Embattled retailer Sears came within a hair’s breadth of being liquidated, but weeks of tense negotiation culminated in a deal that saved it.
Whether Sears has been “saved” is a matter of debate, however. On the opposing side are those who hold Sears Chairman and former CEO Eddie Lampert responsible for the 126-year-old company’s decline. Detractors cite years of buybacks subverting reinvestment in stores, while Lampert has maintained that buybacks were the best use of capital. No doubt a confluence of factors have battered Sears, including the universal challenge posed by ecommerce.
A billionaire investor and CEO of hedge fund ESL Investments, Lampert started buying shares in Sears in the early 2000s. In 2002, he snapped up rival chain Kmart’s debt as it entered Chapter 11. Two years later, Lampert combined Kmart with Sears, touting the formation of Sears Holdings, a retail industry force with more than $55 billion in annual sales, nearly 3,500 stores, and over 300,000 employees.

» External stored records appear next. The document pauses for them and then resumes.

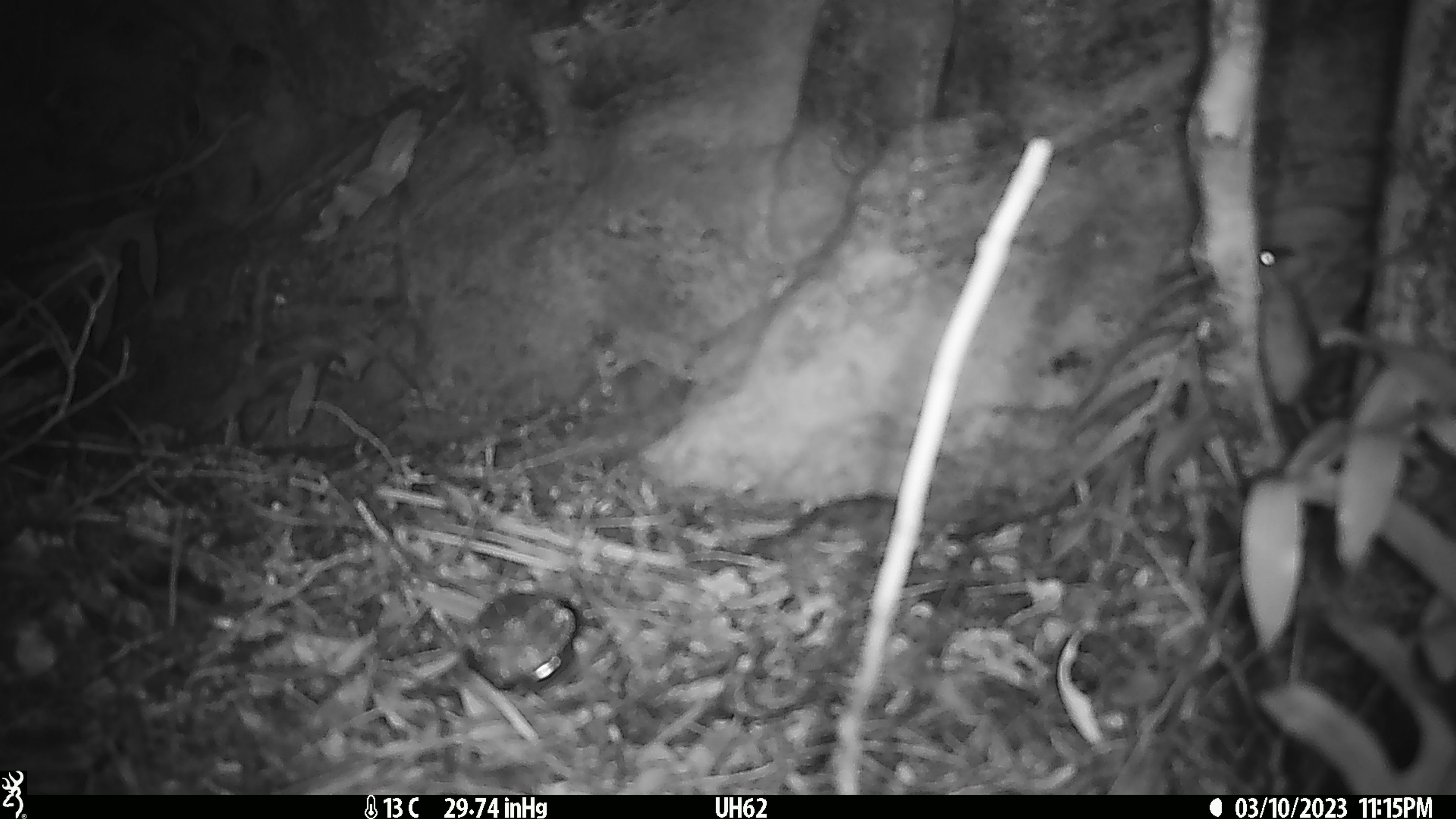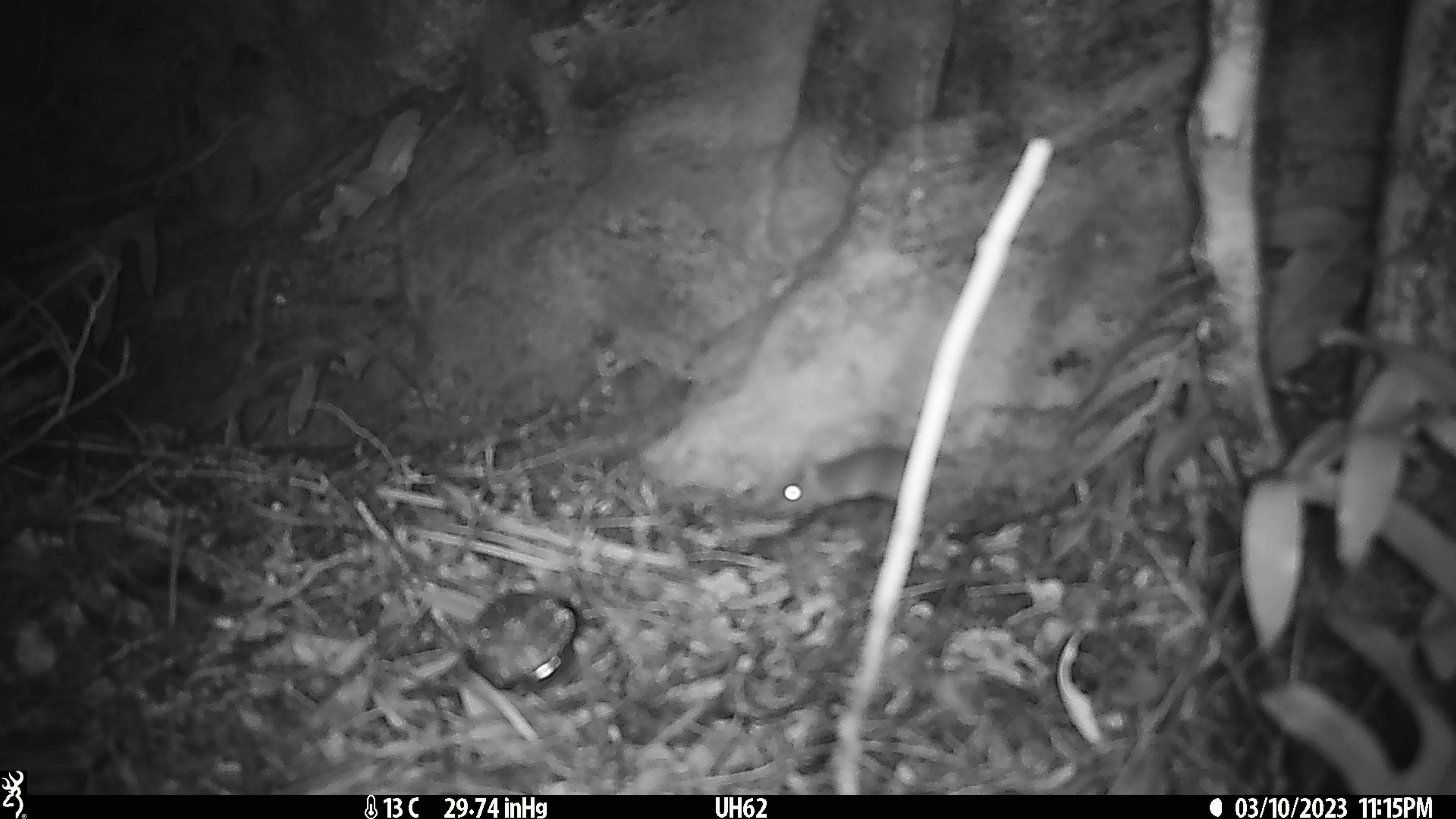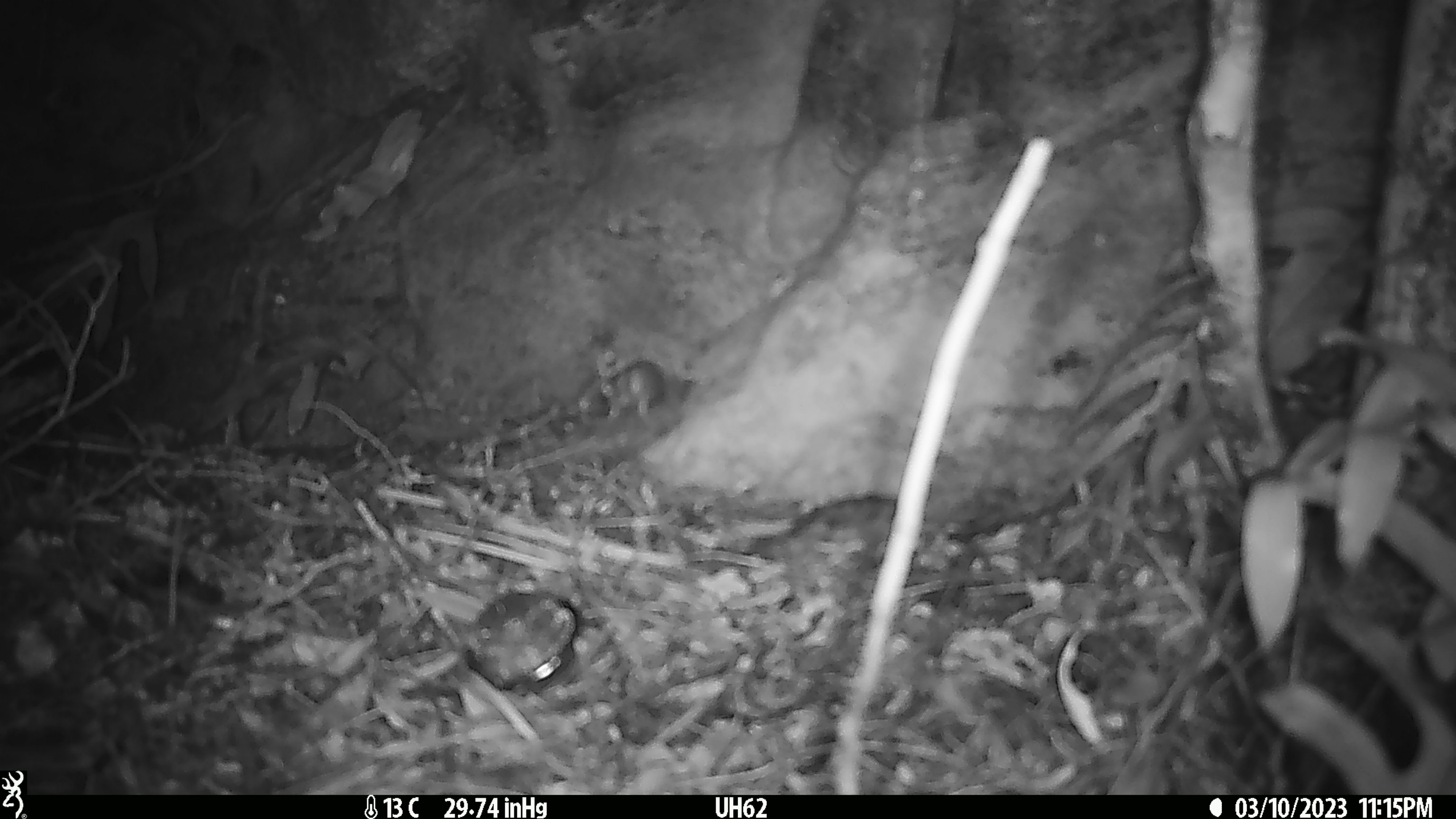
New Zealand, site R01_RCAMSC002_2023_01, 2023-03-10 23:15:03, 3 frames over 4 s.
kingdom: Animalia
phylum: Chordata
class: Mammalia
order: Rodentia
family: Muridae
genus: Mus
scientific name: Mus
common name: mouse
Mouse (Mus).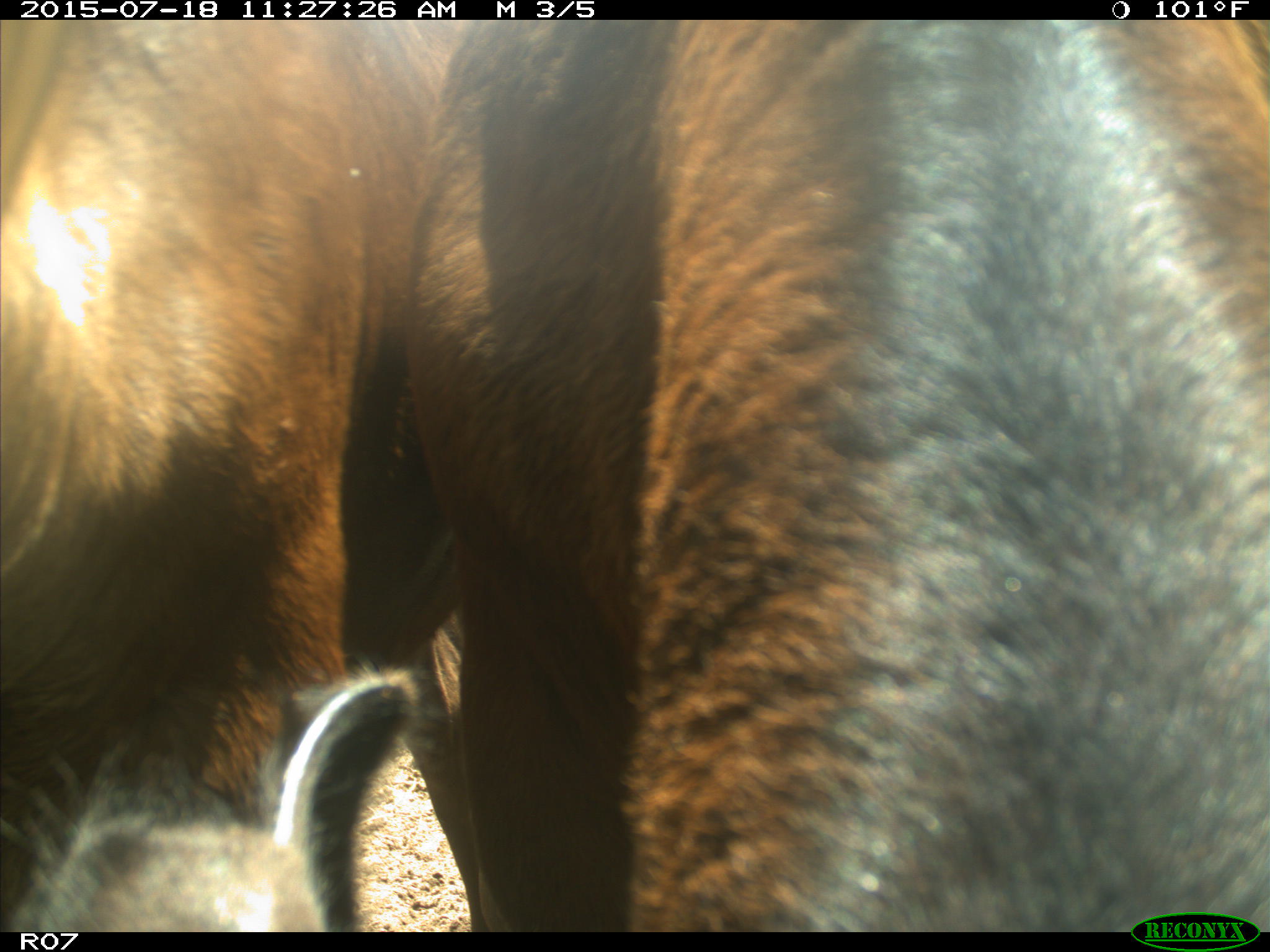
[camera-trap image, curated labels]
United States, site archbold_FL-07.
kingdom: Animalia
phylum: Chordata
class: Mammalia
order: Artiodactyla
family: Bovidae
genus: Bos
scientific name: Bos taurus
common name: domestic cow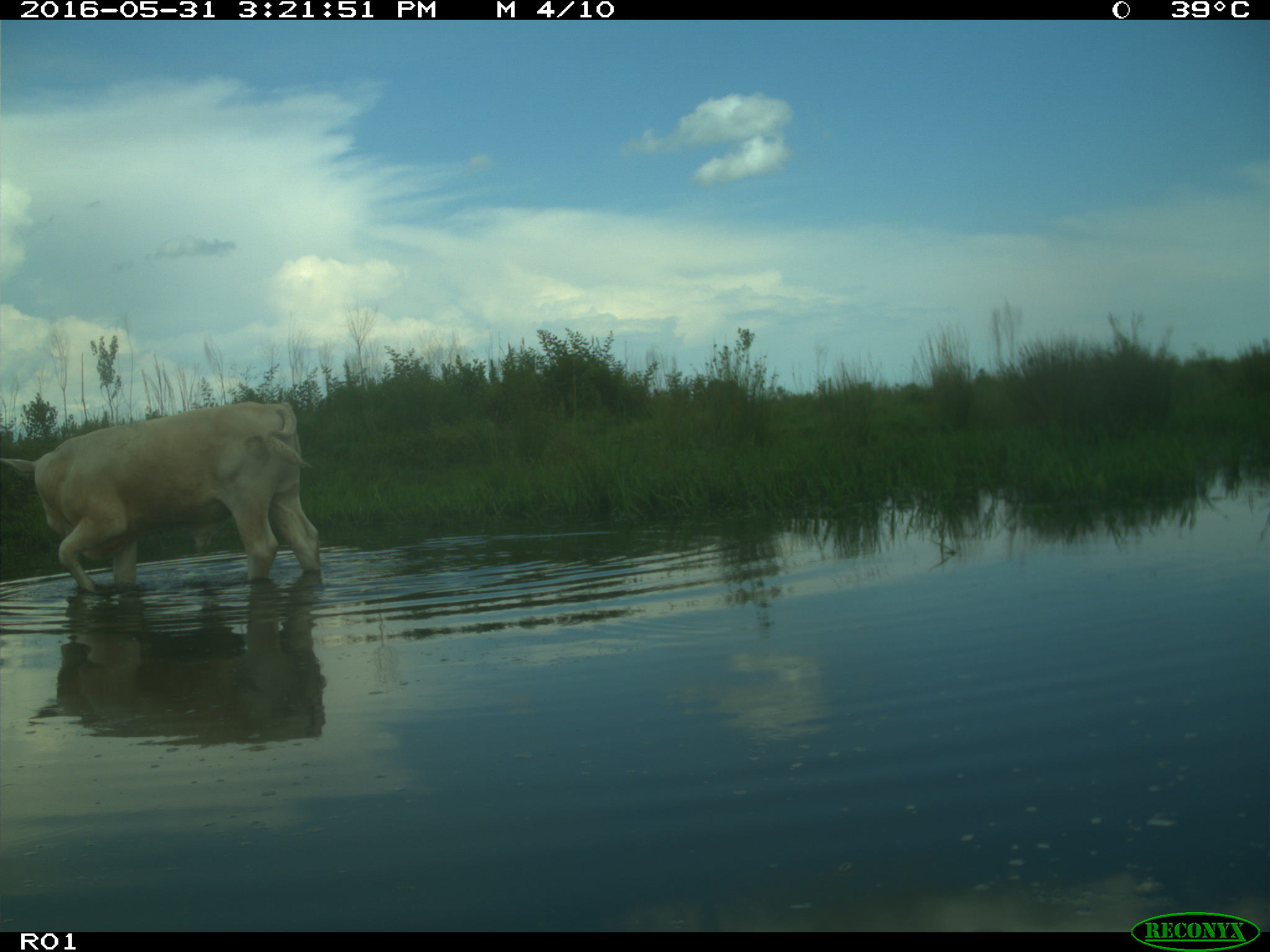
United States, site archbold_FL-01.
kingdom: Animalia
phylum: Chordata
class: Mammalia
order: Artiodactyla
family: Bovidae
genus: Bos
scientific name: Bos taurus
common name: domestic cow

As part of Kmart’s acquisition of Sears, Lampert became its Chairman.
Lampert gave Sears loans to keep it afloat, becoming its biggest creditor as well as its top shareholder. The company took some bold moves aimed at raising money and cutting costs, selling assets, closing stores and laying off employees. Quarterly sales started declining in early 2007, marking the beginning of a precipitous fall. In the decade from 2007 to 2017, the retailer’s shares dropped 95%. Once a retail industry institution, Sears has not turned a profit since 2010.
In September 2018, Lampert proposed a rescue plan. However, a special committee of independent Sears directors opposed it, and on October 15, Sears instead filed for bankruptcy. The company listed about $7 billion in assets, including nearly 700 stores. Liabilities amounted to more than $11 billion, including $2.6 billion owed to Lampert, Reuters reports. Sears then formed a restructuring committee and appointed turnaround specialist Mohsin Meghji as Chief Restructuring Officer.
As part of its bankruptcy proceedings, Sears was to hold an auction. On December 28, Lampert came forward with a bid to take over the company through ESL Investments. He would pay $4.4 billion to acquire various businesses and 425 stores. The deal would save up to 45,000 jobs, but it was scorned by Sears’ creditors, such as mall owners and vendors. They pushed for liquidation, which would free up funds to pay their bills and other debts.
A battle ensued, with Sears directors and advisers on one side and Lampert and his negotiators on the other. The retailer wanted an additional $80 million to cover its bankruptcy expenses. Lampert refused. Besides Lampert, the only other bidders were either looking at small pieces of the company or vying to shut it down altogether and sell off its assets.
Over the course of protracted negotiations, Lampert gradually increased his offer to $5.2 billion, and agreed to take on more than $600 million in additional liabilities, such as bills for merchandise and taxes. Some directors still had reservations, and talks dragged on for another day and night until Sears finally approved Lampert’s offer on January 17, bringing the auction to a close.
“We are pleased to have reached a deal that would provide a path for Sears to emerge from the chapter 11 process,” Sears’ restructuring committee said. Its creditors continue to protest the agreement with Lampert, and hope to persuade a federal judge to force Sears to liquidate.